А как поднес мне чашку ко рту, даже слезы потекли из его глаз.
Холера…
Отец дома не раз бросался этим словом, ссорясь с матерью. Но в пути мы не слышали, чтобы он говорил это, — он словно боялся накликать беду. Но вот она пришла к его любимой дочери. Не наказание ли это, чтобы не бросал этим словом в мать?
Глядя на меня, он чернеет от тоски. Тато мой, тато! Ей-богу, я не умру. А может, это и не холера.
И я не умерла. Может быть, мою болезнь победили сказочные огни на киевских горах, что уже были видны нам с парохода. Такие невиданные, манящие. Это, наверно, глаза счастья, ожидающего нас. Не знаю, что они обещают другим, а мне — жизнь. И я не умираю, я живу, и веселеют глаза моего отца, и детишки подпрыгивают: доехали!
Вот уже мы высадились на киевской пристани. А куда дальше? Портовые грузчики помогают нам добраться до беженского пункта, который размещен в Доме контрактов.
Длинный двухэтажный дом, покрашенный желтой краской, с одной стороны отгороженный от площади штакетником. Двор напоминает цыганский табор. Нас ведут внутрь, и мы располагаемся на одной из полок среди других людей. Длинное помещение, обнесенное вокруг по стенам нарами, захламленное пожитками и людьми, после таинственных огней, увиденных с парохода, казалось каким-то страшным подземельем.
Но и здесь нас ждала своя радость. Некоторые куликовские семьи, как оказалось, тоже были здесь. Вот и встретились со своими людьми.
Люди советовали не говорить, что я больная, иначе меня сейчас же заберет черная карета и увезет в госпиталь.
— Делай такой вид, Гасунця, будто ты здорова.
Я старалась улыбаться всем, кто к нам подходил.
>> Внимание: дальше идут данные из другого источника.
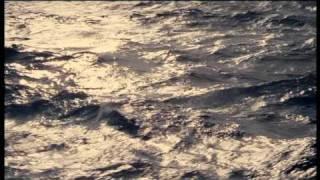 Noir Ocean Trailer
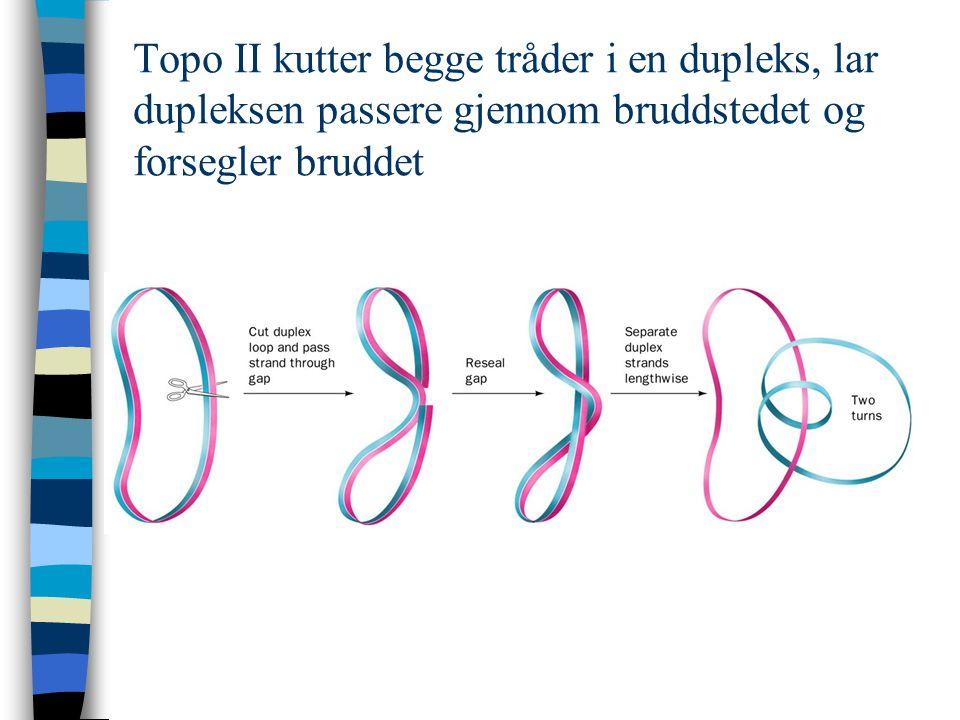 Topo II kutter begge tråder i en dupleks, lar dupleksen passere gjennom bruddstedet og forsegler bruddet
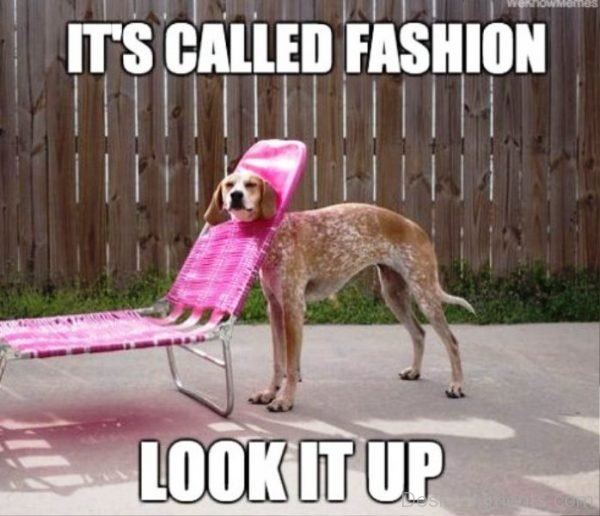 Its Called Fashion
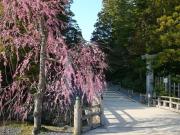 151231_kongobuji_spring02
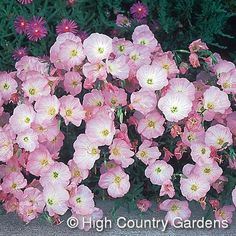 Oenothera speciosus Rosea - A heat loving plant that thrives in sunny, dry areas along baking south and west facing walls and pavement areas. Spreading rapidly on shallow roots when the hot summer weather arrives, give this beauty plenty of room to grow a Garden Plants, House Plants, Water Plants, Potted Plants, Small Garden Landscape Design, High Country Gardens, Drought Tolerant Garden, Unique Plants, Evening Primrose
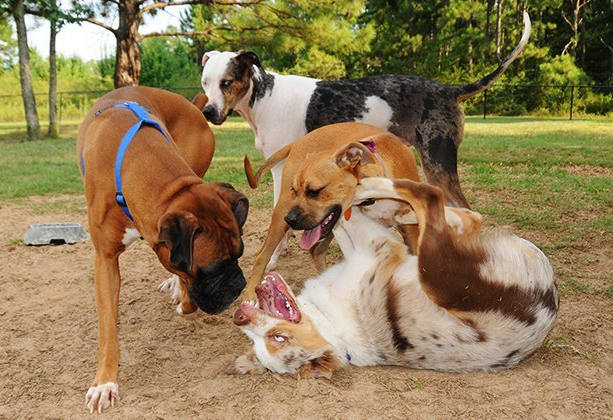 the-top-5-tacoma-dog-parks-your-pooch-wi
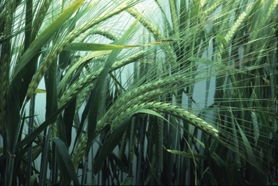 by:  Making barley more cold-tolerant is the goal of a program at Oregon State University, funded by a $25 million grant from the U.S. Department of Agriculture.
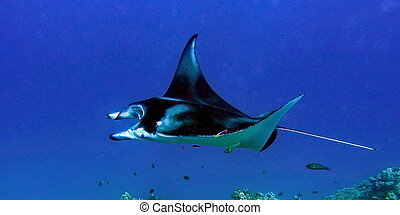 Manta swim - Manta ray swimming in blue hawaiian water...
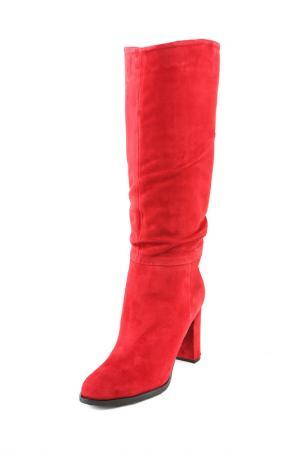 Сапоги ARGO. Цвет: бордовый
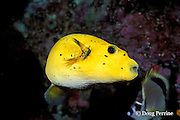 guineafowl puffer, Arothron meleagris, golden phase, Galapagos Islands, Ecuador,  ( Eastern Pacific Ocean )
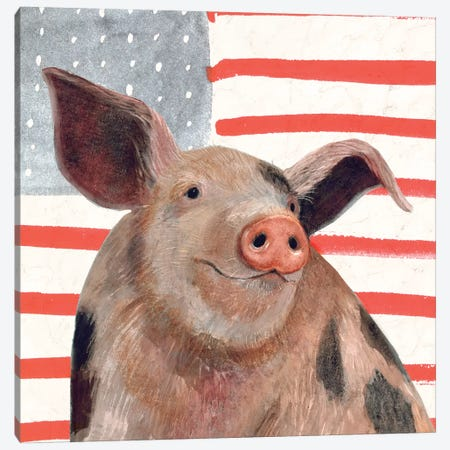 Patriotic Farm IV 3-Piece Canvas #VBO160} by Victoria Borges Canvas Artwork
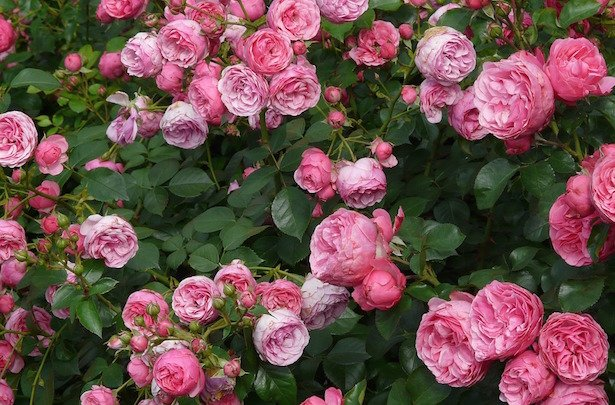 coltivare rose rifiorenti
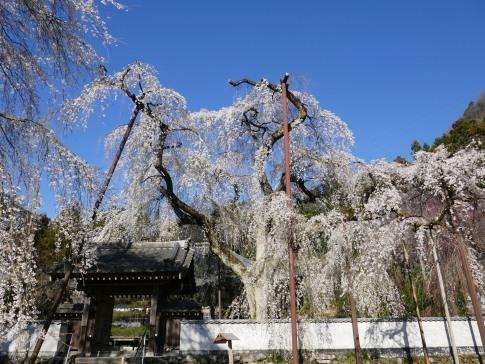 清雲寺の桜5.jpg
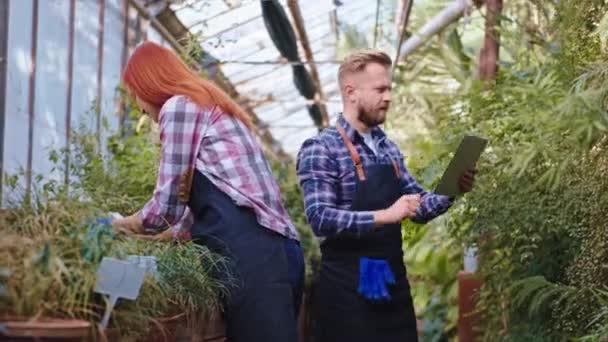In einem Gewächshaus mit Zierpflanzen kümmern sich hübsche Familienväter und Gärtnerinnen mit einem Tablett um die Pflanzen, um sich Notizen über den Zustand der Blüte zu machen. Schuss auf Arri Alexa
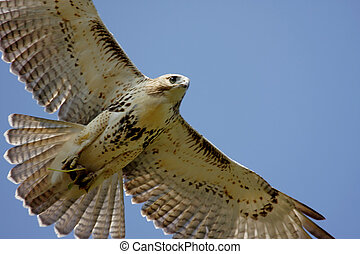 Red-tailed Hawk (buteo jamaicensis) soaring in a blue sky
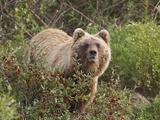 Grizzly Bear, Arctic National Park and Preserve, Alaska, USA Photographic Print by Hugh Rose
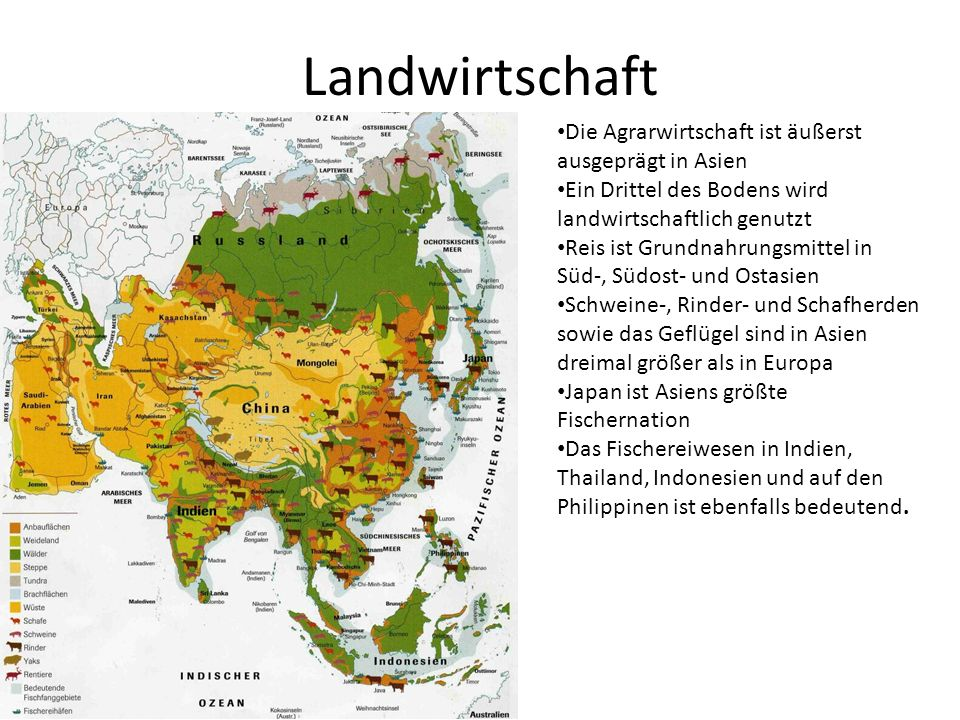 Landwirtschaft Die Agrarwirtschaft ist äußerst ausgeprägt in Asien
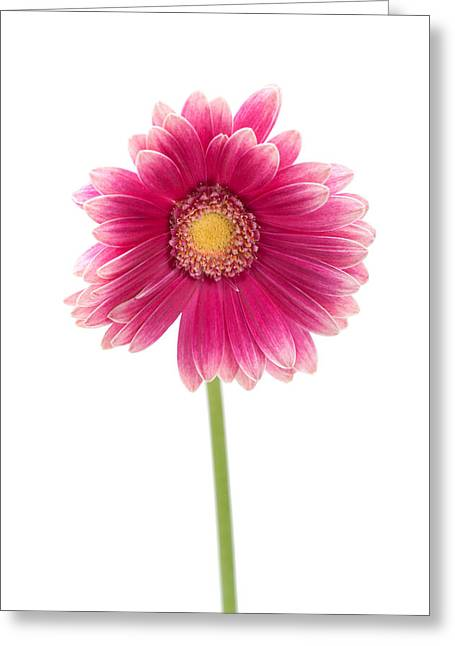 Gerber Greeting Cards - Gerbera Greeting Card by Sebastian Musial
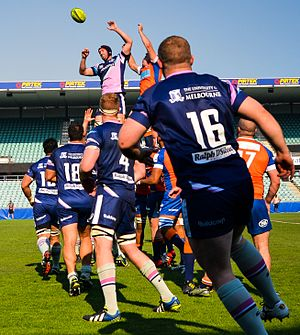 Melbourne Rising - Rising lineout win against Rams in 2014.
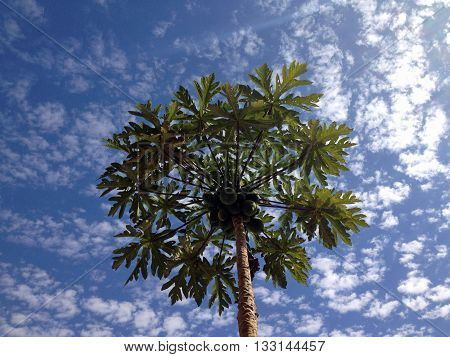 A fruitful papaya tree with a blue sky background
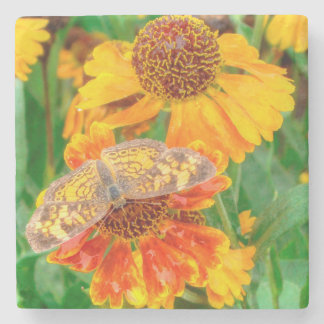 Pearl Crescent Butterfly on Sneezeweed Stone Coaster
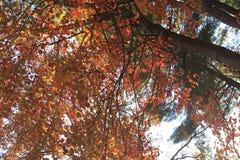 Tops calientes del árbol de Autumn Foliage Imagen de archivo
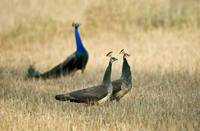 Peacocks with Peahens in a field Bandhavgarh Nati
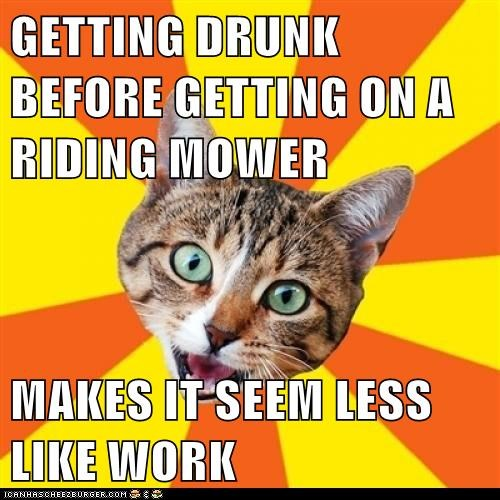 advice,bad advice,Bad Advice Cat,Cats,drinking,drunk,lawnmower,riding mower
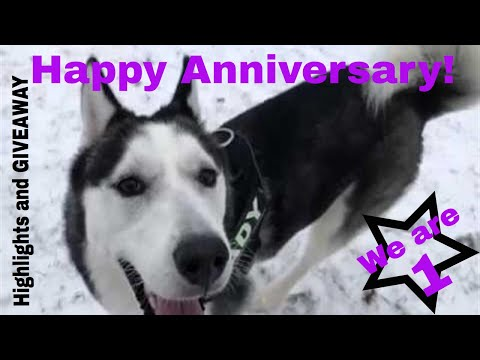 Its our channels upcoming 1st anniversary. Highlights and GIVEAWAY details!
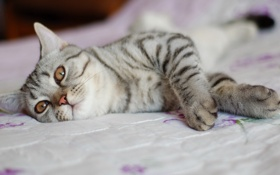 Обои cat, bed, pose
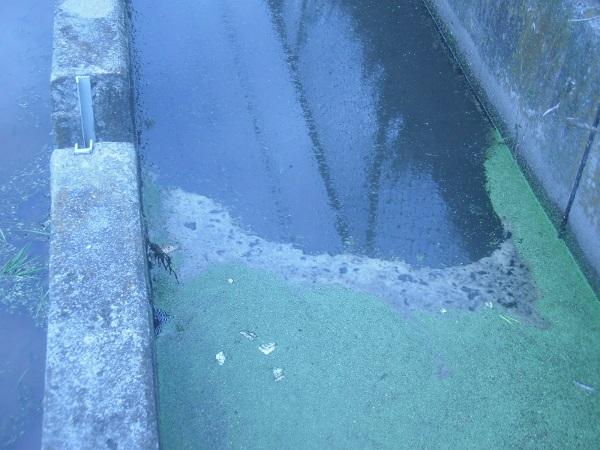 こちらが、サービスカット。ごく普通の田んぼの用水路で、水もそうキ…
Делать вид, что здорова! Это тоже дает силу жить. И я уже хожу за пшенной похлебкой, которую выдают беженцам здесь же, при Доме контрактов. А отец с матерью бродят по городу в поисках работы и думают о том, как нам жить здесь дальше. Я опять первая помощь матери, я — старшая.
Но разные болезни в беженском пункте все раскрывали и раскрывали свою пасть на людей. Каждый день черная карета выхватывала нескольких и увозила куда-то. Затаив дыхание, мы провожали ее испуганными глазами и вздыхали облегченно: и на этот раз миновала нашу семью.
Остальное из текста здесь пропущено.